Further, as indicated above, a major challenge resides in the fact that the GAM-systems as described above are rather sensitive to environmental conditions and, therefore, in many cases have to be stored in sealed compartments, such as in the system described by WO 03/088834 A1. Before initiating the lancing motion, these compartment seal barriers have to be opened by some mechanism to avoid contact between the lancing system and the compartment seal barriers. This is necessary since the lancing systems for use in GAM-systems in many cases make use of hydrophilic surfaces in order to collect body fluid. These hydrophilic surfaces, however, may deteriorate and lose part of their hydrophilic properties if they come into contact with the seal barriers. Thus, in many cases, a very complicated actuating mechanism will have to be used, which, on the one hand, allows for opening of the compartments of the test element to be used, and which, on the other hand, allows for a simple initiation of the lancing motion.

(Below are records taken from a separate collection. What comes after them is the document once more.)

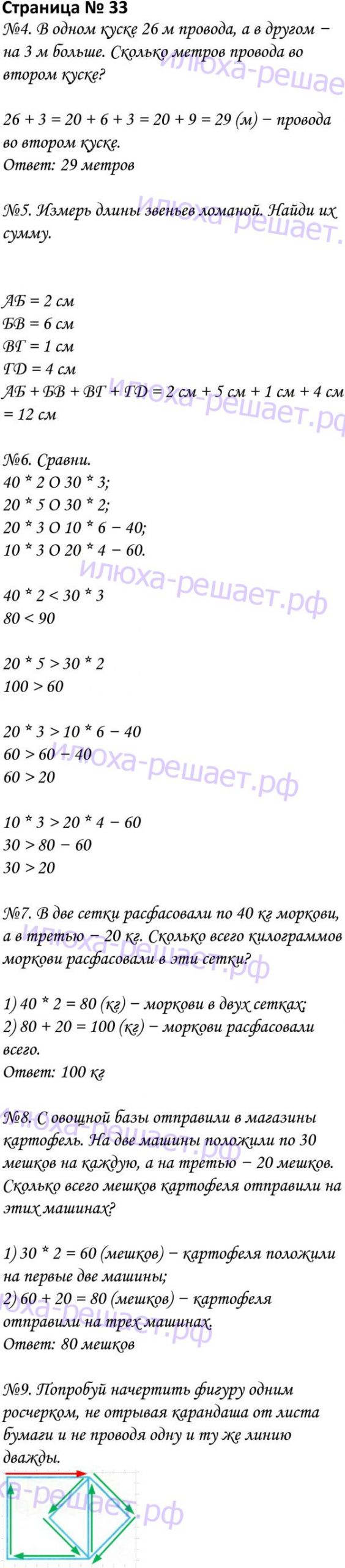 Страница № 33

№4. В одном куске 26 м провода, а в другом − на 3 м больше. Сколько метров провода во втором куске?

26 + 3 = 20 + 6 + 3 = 20 + 9 = 29 (м) − провода во втором куске.
Ответ: 29 метров

№5. Измерь длины звеньев ломаной. Найди их сумму.

АБ = 2 см
БВ = 6 см
ВГ = 1 см
ГД = 4 см
АБ + БВ + ВГ + ГД = 2 см + 5 см + 1 см + 4 см = 12 см

№6. Сравни.
40 * 2 О 30 * 3;
20 * 5 О 30 * 2;
20 * 3 О 10 * 6 − 40;
10 * 3 О 20 * 4 − 60.

40 * 2 < 30 * 3
80 < 90

20 * 5 > 30 * 2
100 > 60

20 * 3 > 10 * 6 − 40
60 > 60 − 40
60 > 20

10 * 3 > 20 * 4 − 60
30 > 80 − 60
30 > 20

№7. В две сетки расфасовали по 40 кг моркови, а в третью − 20 кг. Сколько всего килограммов моркови расфасовали в эти сетки?

1) 40 * 2 = 80 (кг) − моркови в двух сетках;
2) 80 + 20 = 100 (кг) − моркови расфасовали всего.
Ответ: 100 кг

№8. С овощной базы отправили в магазины картофель. На две машины положили по 30 мешков на каждую, а на третью − 20 мешков. Сколько всего мешков картофеля отправили на этих машинах?

1) 30 * 2 = 60 (мешков) − картофеля положили на первые две машины;
2) 60 + 20 = 80 (мешков) − картофеля отправили на трех машинах.
Ответ: 80 мешков

№9. Попробуй начертить фигуру одним росчерком, не отрывая карандаша от листа бумаги и не проводя одну и ту же линию дважды.

илюха-решает.рф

WO 2006/013045 A1 discloses a blood collection system for collecting blood for diagnostic purposes. The system comprises an electric motor, which provides energy for propelling a lancet. The blood collection system also comprises a mechanical energy accumulator, in which the electric energy that is converted by the motor is stored in the form of mechanical energy. WO 2006/013045 A1 further discloses the use of a motor for biasing a spring element. The motor current is monitored in order to monitor the compression status of the spring element, and as soon as the compression of the spring element reaches a defined state, the motor is stopped, and the spring element may be released by a separate action, in order to release the mechanical energy and in order to start the lancing motion.
WO 2007/006399 A1 discloses a lancet device by means of which a lancet can be displaced along a puncturing path in order to create a puncture wound on a skin surface, especially to obtain body fluid for diagnostic purposes. The lancet device comprises a lancet drive with a driving means generating a driving force for a puncturing movement of the lancet along the puncturing path in the direction of the skin surface. The lancet drive is provided with a magnet, with the aid of which a magnetic retaining force can be generated that acts counter to the driving force, as well as triggering means which allow the retaining force to be reduced such that the lancet is accelerated in the direction of the skin surface under the effect of the driving force generated by the driving means.

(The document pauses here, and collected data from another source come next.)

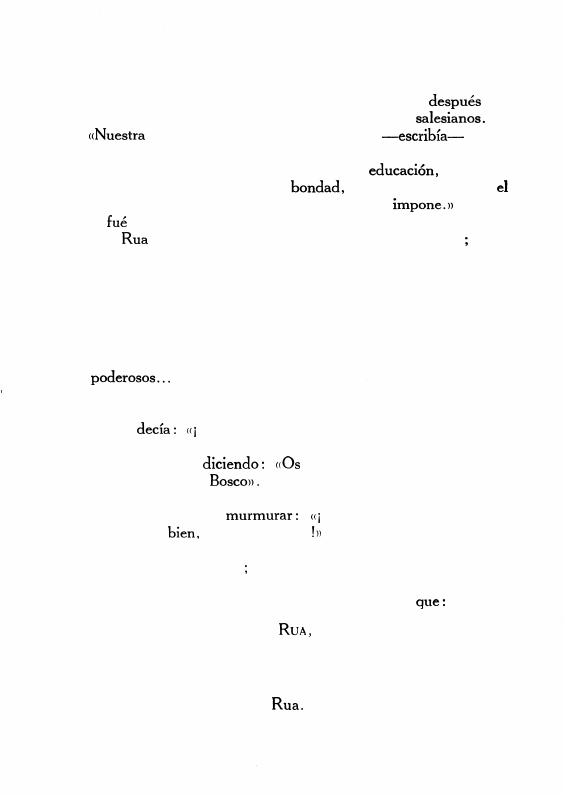 después salesianos.
«Nuestra —escribía—

educación,
bondad, el
impone.»
fué
Rua ;

poderosos...

decía: «¡

diciendo: «Os
Bosco».

murmurar: «¡
bien, !»

;

que:

RUA,

Rua.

The systems disclosed by WO 2006/013045 A1 and by WO 2007/006399 A1 provide a significant improvement with regard to the control of the lancing motion. Nevertheless, both in the system disclosed by WO 2006/013045 A1 and in the system disclosed in WO 2007/006399 A1, an active triggering mechanism for triggering the lancing motion is required, which in some cases might increase the complexity of the system. Further, a precise control of the penetration depth of the lancing motion remains a challenge.
Therefore, there is a need for a simple and environmentally protected system that allows for a very precise control of the lancing motion of a lancet as well as for a precise depth control of the sampling of body fluid.